**EXTRAIT CHOISI:**
::::::::

Ironie du sort, c'est donc au Red Bull Arena qu'Evan a appris que son séjour avec l'Impact était officiellement terminé...

 

« C'est dans ce stade que nous avons réalisé l'un des plus grands triomphes de l'histoire du club, quand nous avons battu les Red Bulls pour accéder à la finale de conférence. J'ai vécu beaucoup d'émotions en regardant le match dimanche soir », lance Bush en retenant un sanglot.

 

En 2016, l'Impact a éliminé les Red Bulls à New York, pour ensuite affronter le Toronto FC en finale de l'Est. Cette année-là, le Bleu-blanc-noir est passé à un cheveu d'atteindre la grande finale, mais les Torontois avaient autre chose en tête...

 

10 ans de souvenir

 

Tout au long de l'entrevue, Evan Bush doit souvent prendre une pause pour contenir ses émotions autant que possible. Après une soirée et une journée marqués par la réflexion et la tristesse, il a beaucoup de difficulté à répondre quand l'auteur de ces lignes lui demande ce qu'il trouve le plus difficile entre le fait de ne plus jouer pour l'Impact et celui de quitter la ville de Montréal, dans laquelle il a fondé une famille et développé de belles amitiés...

 

« Ouf, je t'ai dit que j'ai été émotif toute la journée. C'est tout ce qu'il y a en dehors du terrain, déclare Bush en baissant la tête. La partie qui ressort pour moi, c'est l'impact que j'ai pu avoir dans la communauté, avec les gens. Je ne me sens pas mal par rapport à la façon dont les choses ont déboulé dans les derniers jours. Mais il y a 10 ans de beaux souvenirs pour moi. »

 

« On a accompli de grandes choses et d'autres choses terribles que les gens nous rappellent souvent! », ajoute Bush en esquissant un sourire. « On célèbre les bons moments et on se fait aussi dire que nous ne sommes pas bons à l'occasion! »

 

Deux départs marquants
 

Depuis l'hiver dernier, les changements ont été nombreux chez l'Impact et Evan Bush a pu constater qu'un virage important s'opérait avec les embauches d'Olivier Renard et de Thierry Henry. Celui qui est maintenant un membre des Whitecaps retient deux départs en particulier, ceux de Nacho Piatti et de Nick DeSantis.

::::::::

**DONNÉES FOURNIES:**
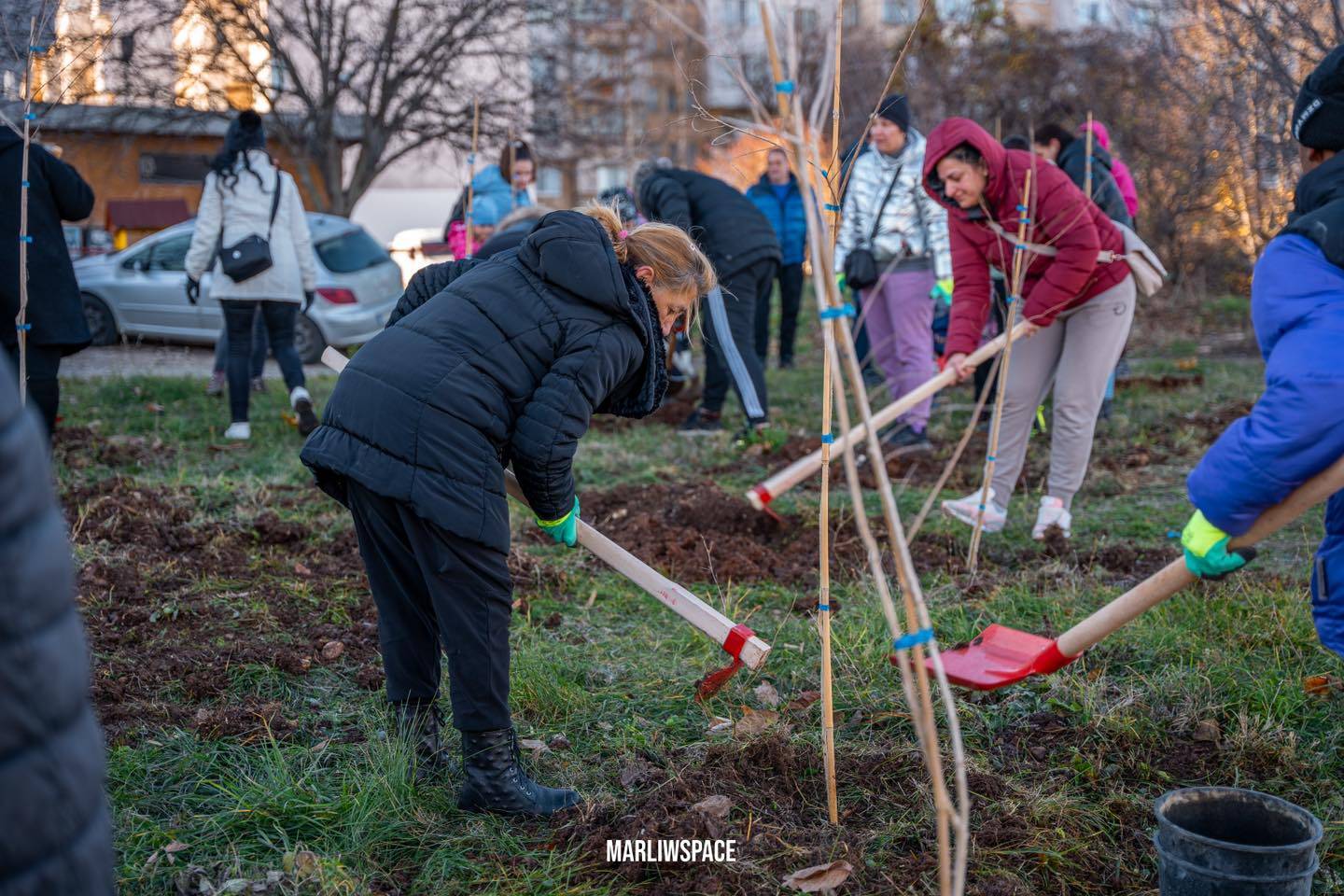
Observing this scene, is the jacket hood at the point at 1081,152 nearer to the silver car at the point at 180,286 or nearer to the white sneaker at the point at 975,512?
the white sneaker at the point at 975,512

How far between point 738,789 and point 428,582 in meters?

::::::::

**SÉRIE D'EXERCICES:**
a: Dressez la liste de toutes les personnes désignées par leur nom complet dans l'extrait sur le départ d'Evan Bush.
b: D'après l'extrait sur le départ d'Evan Bush, en quelle année l'Impact a-t-il éliminé les Red Bulls à New York ?
c: Poursuivez l'extrait sur le départ d'Evan Bush à partir de sa dernière phrase.

**CORRIGÉ DES EXERCICES:**
a: Evan Bush, Olivier Renard, Thierry Henry, Nacho Piatti, Nick DeSantis

b: En 2016.

c:
« Quand Nick a quitté l'équipe, ça a été comme un coup dans l'estomac pour moi. Il m'a embauché, j'ai énormément de respect pour lui et je sais à quel point il aimait l'Impact. L'autre départ marquant a été celui de Nacho Piatti en février. De voir des pilliers du club quitter comme ça, c'était difficile à accepter. Mais c'est normal, Olivier et Thierry arrivent avec leur vision et je n'en faisais plus partie moi non plus. »

 

Deux moments marquants

 

Le parcours de l'Impact en 2016 a certainement marqué Evan Bush, mais il a aussi fait partie d'un autre grand moment l'année précédente, alors que l'Impact a atteint la finale de la ligue des champions de la Concacaf. Bush a un sentiment partagé de ce parcours, puisqu'on se souviendra évidemment qu'il a été suspendu pour la finale, après avoir reçu un carton rouge en demi-finale. Il demeure très fier de ce grand accomplissement collectif.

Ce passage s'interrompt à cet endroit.